Fresh from the success of their rather excellent i30N, Hyundai have brought us this; the Tucson N Line. You’ll notice it’s an N Line, not a full-blown Tucson N – whether Hyundai are saving a sub 5 seconds 0-62mph Tucson for the future remains to be seen, but I wouldn’t hold your breath.
Petrol or Diesel?
So, what makes this Tucson an N Line? Well, that rather depends on which engine you go for. Let me explain; the N Line spec is available with either a 1.6 T-GDi petrol engine, producing 175bhp & 265Nm torque, or a 1.6 CRDi diesel engine with 135bhp & a very welcome 320Nm. But that’s not the whole story; should you go for the diesel, it’s a 48v hybrid, albeit a mild one. Opt for the petrol and it’s more of an all-out performance SUV – they even tune the steering and increase suspension rigidity by 8% & 5% at the front and rear respectively.
No 4×4 Version
Both Tucson N Lines are front-wheel-drive only, both are available with either a 6-speed manual ‘box or a 7-speed DCT, but their performance stats are poles apart. The DCT petrol will do 0-62mph in 8.9 seconds, the manual diesel is the quicker, yet it still only achieves the same in 11.2 seconds.
It’s fair to say, then, that, thanks to its performance figures, the only Tucson N Line that should really be wearing the badge is the petrol variant.
But what if you want the looks but aren’t overly bothered about break-neck stats, plus you don’t fancy spending half of your life on a fuel station forecourt?

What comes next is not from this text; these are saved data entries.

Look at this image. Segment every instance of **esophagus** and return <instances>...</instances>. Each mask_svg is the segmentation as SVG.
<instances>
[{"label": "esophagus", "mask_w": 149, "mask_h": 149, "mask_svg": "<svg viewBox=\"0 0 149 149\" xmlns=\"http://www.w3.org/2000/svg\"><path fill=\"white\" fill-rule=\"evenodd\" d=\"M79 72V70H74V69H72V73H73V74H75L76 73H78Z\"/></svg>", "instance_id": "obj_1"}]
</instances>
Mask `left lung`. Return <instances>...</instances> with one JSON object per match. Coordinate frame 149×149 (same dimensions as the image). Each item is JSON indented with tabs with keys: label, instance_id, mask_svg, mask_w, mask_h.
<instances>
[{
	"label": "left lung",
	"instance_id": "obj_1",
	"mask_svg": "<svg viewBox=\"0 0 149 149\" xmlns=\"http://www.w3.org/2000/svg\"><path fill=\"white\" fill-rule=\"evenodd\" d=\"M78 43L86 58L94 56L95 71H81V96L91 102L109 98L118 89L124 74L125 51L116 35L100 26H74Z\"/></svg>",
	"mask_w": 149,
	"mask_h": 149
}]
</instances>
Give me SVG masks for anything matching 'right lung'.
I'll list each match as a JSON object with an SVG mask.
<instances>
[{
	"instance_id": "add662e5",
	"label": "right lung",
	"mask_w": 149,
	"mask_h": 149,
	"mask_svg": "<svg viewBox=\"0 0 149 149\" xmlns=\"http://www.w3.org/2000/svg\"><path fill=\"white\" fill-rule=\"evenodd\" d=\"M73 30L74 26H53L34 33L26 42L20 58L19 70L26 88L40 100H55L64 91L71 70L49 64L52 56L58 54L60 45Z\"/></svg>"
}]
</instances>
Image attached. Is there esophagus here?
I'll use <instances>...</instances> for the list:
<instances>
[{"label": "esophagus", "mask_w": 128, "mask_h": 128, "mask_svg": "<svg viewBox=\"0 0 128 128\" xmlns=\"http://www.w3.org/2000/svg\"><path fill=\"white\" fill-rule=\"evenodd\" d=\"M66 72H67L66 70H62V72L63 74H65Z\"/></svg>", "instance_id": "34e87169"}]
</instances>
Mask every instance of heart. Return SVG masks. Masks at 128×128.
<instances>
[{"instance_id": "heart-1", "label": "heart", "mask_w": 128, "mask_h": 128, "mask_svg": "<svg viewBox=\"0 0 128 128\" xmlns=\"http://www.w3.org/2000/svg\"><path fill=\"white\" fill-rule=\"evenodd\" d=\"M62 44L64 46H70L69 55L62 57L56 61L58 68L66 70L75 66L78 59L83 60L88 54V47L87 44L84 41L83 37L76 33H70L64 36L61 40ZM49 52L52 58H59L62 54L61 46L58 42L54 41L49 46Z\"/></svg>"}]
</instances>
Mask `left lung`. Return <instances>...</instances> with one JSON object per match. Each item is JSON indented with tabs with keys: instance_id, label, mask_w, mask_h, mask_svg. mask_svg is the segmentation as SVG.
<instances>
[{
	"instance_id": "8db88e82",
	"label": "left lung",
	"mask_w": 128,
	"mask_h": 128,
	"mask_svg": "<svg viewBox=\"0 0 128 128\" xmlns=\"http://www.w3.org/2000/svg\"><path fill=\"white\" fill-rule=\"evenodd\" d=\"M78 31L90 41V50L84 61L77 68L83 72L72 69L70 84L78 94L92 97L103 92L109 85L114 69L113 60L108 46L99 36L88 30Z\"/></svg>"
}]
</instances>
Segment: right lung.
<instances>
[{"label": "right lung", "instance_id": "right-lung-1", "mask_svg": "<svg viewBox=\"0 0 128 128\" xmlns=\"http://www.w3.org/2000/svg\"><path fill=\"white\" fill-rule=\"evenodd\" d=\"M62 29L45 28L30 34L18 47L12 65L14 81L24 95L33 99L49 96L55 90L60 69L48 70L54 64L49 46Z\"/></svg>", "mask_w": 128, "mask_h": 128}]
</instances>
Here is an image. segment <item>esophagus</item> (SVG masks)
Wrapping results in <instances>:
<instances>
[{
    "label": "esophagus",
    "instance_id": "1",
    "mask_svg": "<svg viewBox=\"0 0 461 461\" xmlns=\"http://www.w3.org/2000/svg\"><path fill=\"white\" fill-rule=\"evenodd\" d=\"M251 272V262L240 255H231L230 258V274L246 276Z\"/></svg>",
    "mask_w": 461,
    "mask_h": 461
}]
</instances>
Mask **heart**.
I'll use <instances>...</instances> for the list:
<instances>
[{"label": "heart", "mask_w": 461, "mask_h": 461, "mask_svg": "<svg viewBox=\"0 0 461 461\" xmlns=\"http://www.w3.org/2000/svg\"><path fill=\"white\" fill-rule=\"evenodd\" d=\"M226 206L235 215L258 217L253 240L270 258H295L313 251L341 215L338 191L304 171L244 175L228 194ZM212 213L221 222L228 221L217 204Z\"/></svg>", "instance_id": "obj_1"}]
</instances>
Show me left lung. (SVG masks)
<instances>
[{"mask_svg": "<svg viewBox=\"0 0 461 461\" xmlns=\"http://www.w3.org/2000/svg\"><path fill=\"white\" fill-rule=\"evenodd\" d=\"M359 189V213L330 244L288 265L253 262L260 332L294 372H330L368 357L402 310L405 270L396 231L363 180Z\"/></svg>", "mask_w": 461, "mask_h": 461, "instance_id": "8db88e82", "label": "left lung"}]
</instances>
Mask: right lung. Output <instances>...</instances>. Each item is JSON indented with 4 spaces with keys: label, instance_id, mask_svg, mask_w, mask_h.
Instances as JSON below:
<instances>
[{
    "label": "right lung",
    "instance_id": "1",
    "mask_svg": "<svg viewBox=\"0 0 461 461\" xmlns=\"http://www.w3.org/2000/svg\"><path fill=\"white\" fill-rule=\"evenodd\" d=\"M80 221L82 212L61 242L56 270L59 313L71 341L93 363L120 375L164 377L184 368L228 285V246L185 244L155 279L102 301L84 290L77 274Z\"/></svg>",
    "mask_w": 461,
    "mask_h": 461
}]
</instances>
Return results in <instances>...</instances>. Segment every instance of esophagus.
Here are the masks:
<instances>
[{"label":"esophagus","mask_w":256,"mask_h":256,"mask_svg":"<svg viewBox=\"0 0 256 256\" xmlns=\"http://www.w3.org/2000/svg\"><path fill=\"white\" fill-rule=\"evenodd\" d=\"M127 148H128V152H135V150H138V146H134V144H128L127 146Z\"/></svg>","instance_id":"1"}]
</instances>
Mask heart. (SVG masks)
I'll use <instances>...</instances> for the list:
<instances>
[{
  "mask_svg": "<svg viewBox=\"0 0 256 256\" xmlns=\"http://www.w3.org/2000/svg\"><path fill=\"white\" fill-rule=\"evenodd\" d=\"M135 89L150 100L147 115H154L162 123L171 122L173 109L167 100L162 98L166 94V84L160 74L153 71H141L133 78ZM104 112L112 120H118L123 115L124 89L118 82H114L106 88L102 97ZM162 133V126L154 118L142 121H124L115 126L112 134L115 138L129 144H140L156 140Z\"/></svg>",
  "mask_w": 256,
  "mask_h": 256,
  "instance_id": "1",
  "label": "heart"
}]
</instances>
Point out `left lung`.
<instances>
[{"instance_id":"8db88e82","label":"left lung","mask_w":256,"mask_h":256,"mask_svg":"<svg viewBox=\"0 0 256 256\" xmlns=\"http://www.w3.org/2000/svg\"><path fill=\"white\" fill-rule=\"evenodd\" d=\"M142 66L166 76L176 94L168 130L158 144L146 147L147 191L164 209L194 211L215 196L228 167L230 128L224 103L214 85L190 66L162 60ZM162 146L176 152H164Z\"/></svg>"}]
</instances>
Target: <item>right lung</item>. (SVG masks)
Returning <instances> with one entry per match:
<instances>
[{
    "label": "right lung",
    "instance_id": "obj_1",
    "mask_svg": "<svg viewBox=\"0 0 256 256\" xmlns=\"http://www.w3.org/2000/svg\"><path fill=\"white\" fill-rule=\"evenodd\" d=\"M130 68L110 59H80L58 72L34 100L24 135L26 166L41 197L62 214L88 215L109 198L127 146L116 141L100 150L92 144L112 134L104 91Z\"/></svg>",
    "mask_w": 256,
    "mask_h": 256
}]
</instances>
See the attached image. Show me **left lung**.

Perhaps unsurprisingly, the diesel Tucson N Line knocks the petrol version into a cocked hat in terms of efficiency. The cleanest variant – the manual will return 65.7 mpg on the combined cycle whilst emitting 113g/km CO2. The most innocent petrol Tucson N Line – the DCT manages 40.4 mpg & 151 g/km, the naughty manual one just 37.7 mpg & a whopping 168 g/km. Again; poles apart.
What Does Every Tucson N Line Get?
So, that’s the differences highlighted, but what do you get on your Tucson N Line, regardless of powertrain? In a nutshell, it’s a big dollop of attitude. The bumpers are bespoke, incorporating boomerang shaped running lights and larger air intakes on the front. A lot of shiny stuff has been binned in favour of brooding black, particularly on the 19” wheels, window surrounds and front grille mesh.
Inside you get more black stuff in the shape of some suede seats, but they do have some red-stitching, as does the steering wheel and gear lever. What performance car would be complete without red stitching? Being a Hyundai, standard equipment levels are generous; heated front seats, climate, keyless entry and front & rear parking sensors are all thrown in.
Should I Buy A Tucson N Line?
Prices start at £26,245 for the petrol version, £28,010 for the diesel. Which one you choose ultimately depends on how much you value outright speed vs how much you want to spend on fuel. Whichever Tucson N Line you go for, it’ll stand out in a crowd whilst offering the same practicality as a regular Tucson.